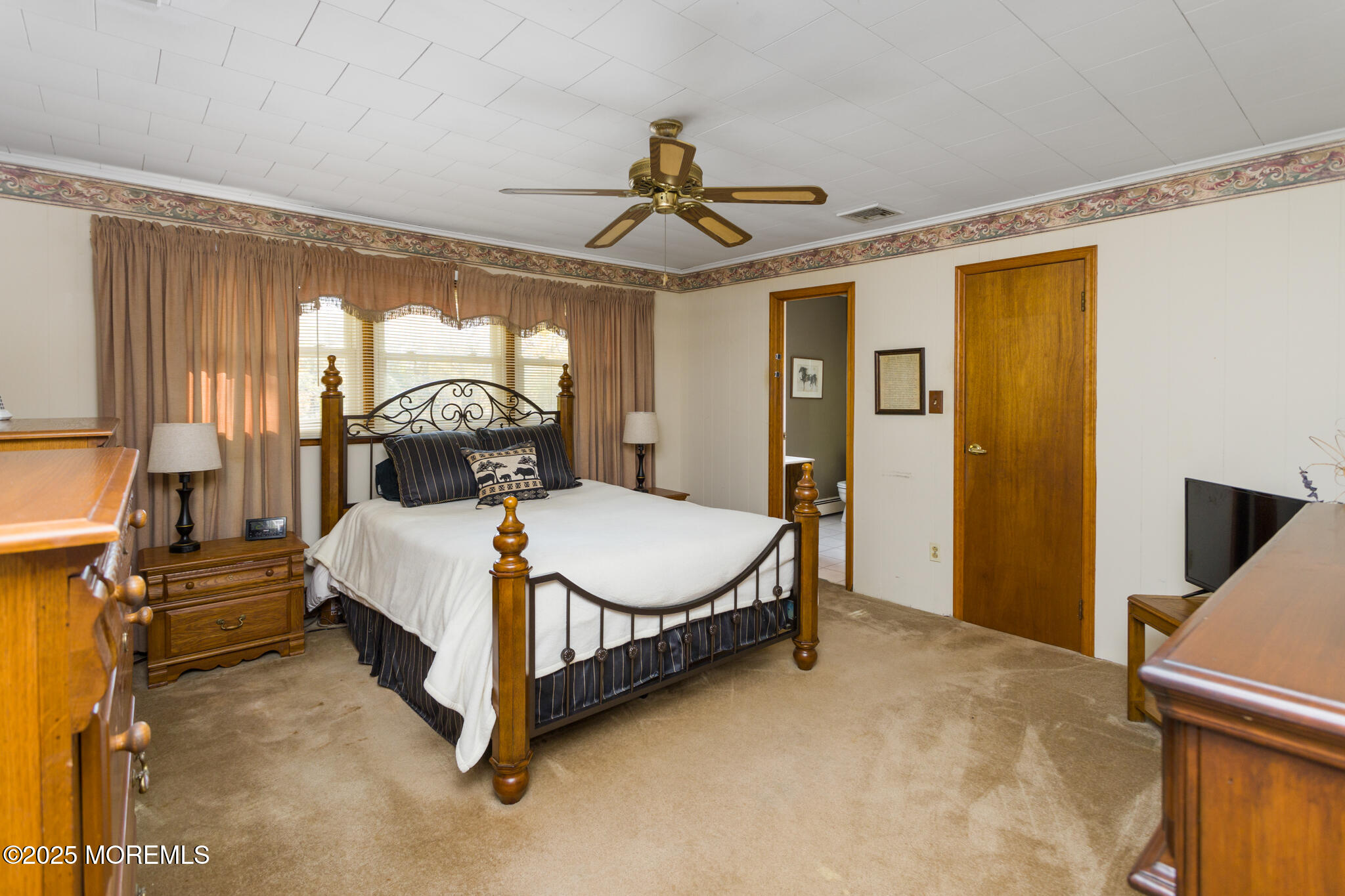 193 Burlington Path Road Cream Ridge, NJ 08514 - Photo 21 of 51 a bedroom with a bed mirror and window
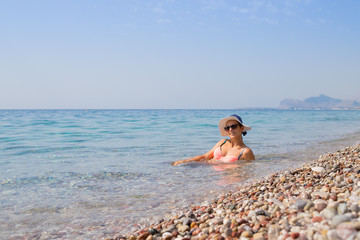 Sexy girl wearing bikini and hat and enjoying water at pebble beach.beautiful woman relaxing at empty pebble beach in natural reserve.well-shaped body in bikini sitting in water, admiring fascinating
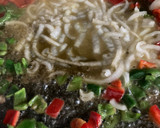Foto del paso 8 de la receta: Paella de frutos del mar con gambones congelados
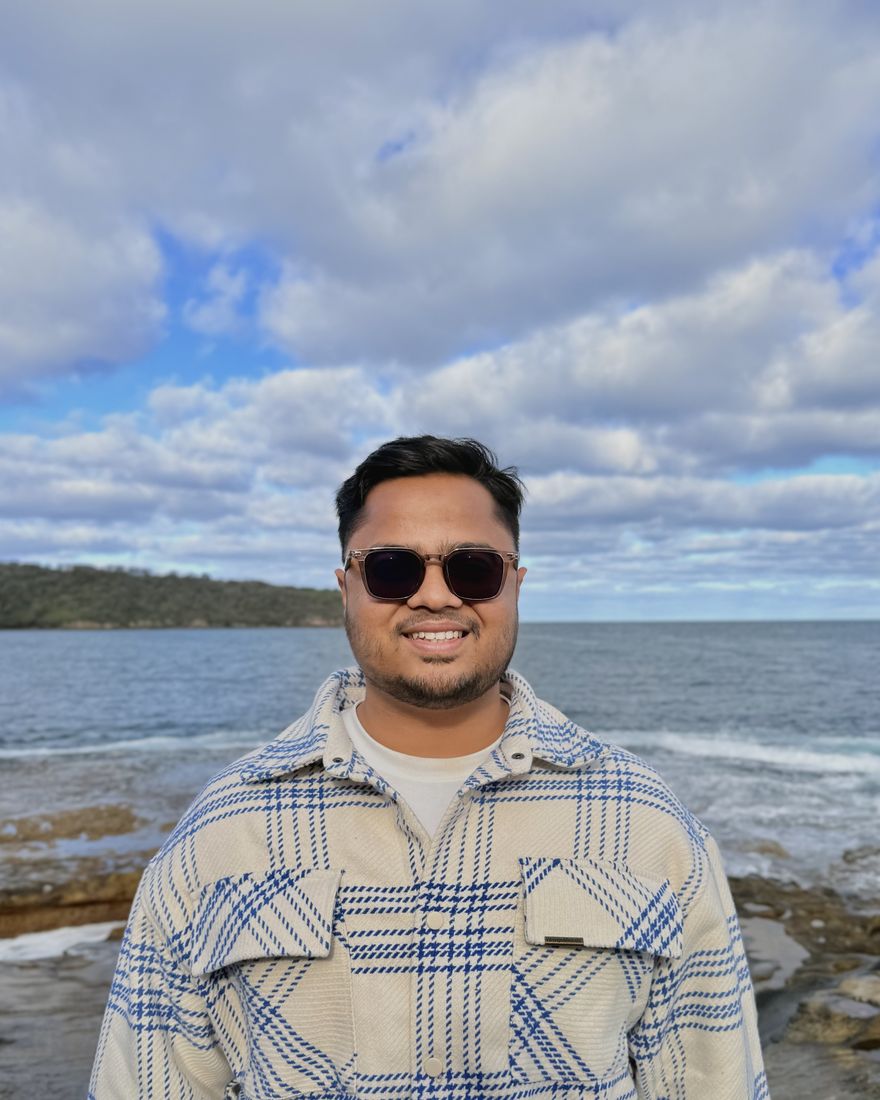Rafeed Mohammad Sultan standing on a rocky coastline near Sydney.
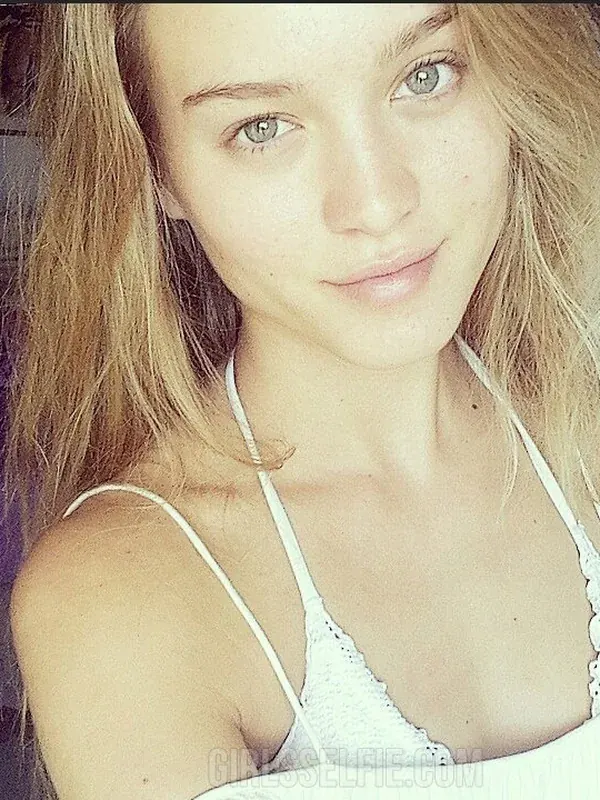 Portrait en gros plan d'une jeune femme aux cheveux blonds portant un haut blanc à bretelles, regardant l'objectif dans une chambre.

——

Rewrite all the records with "bedroom" changed to "guest room" and nothing else altered. Give only the text, without the pictures.

◆ **YOUR RESPONSE**
 193 Burlington Path Road Cream Ridge, NJ 08514 - Photo 21 of 51 a guest room with a bed mirror and window
 Sexy girl wearing bikini and hat and enjoying water at pebble beach.beautiful woman relaxing at empty pebble beach in natural reserve.well-shaped body in bikini sitting in water, admiring fascinating
Foto del paso 8 de la receta: Paella de frutos del mar con gambones congelados
Rafeed Mohammad Sultan standing on a rocky coastline near Sydney.
 Portrait en gros plan d'une jeune femme aux cheveux blonds portant un haut blanc à bretelles, regardant l'objectif dans une chambre.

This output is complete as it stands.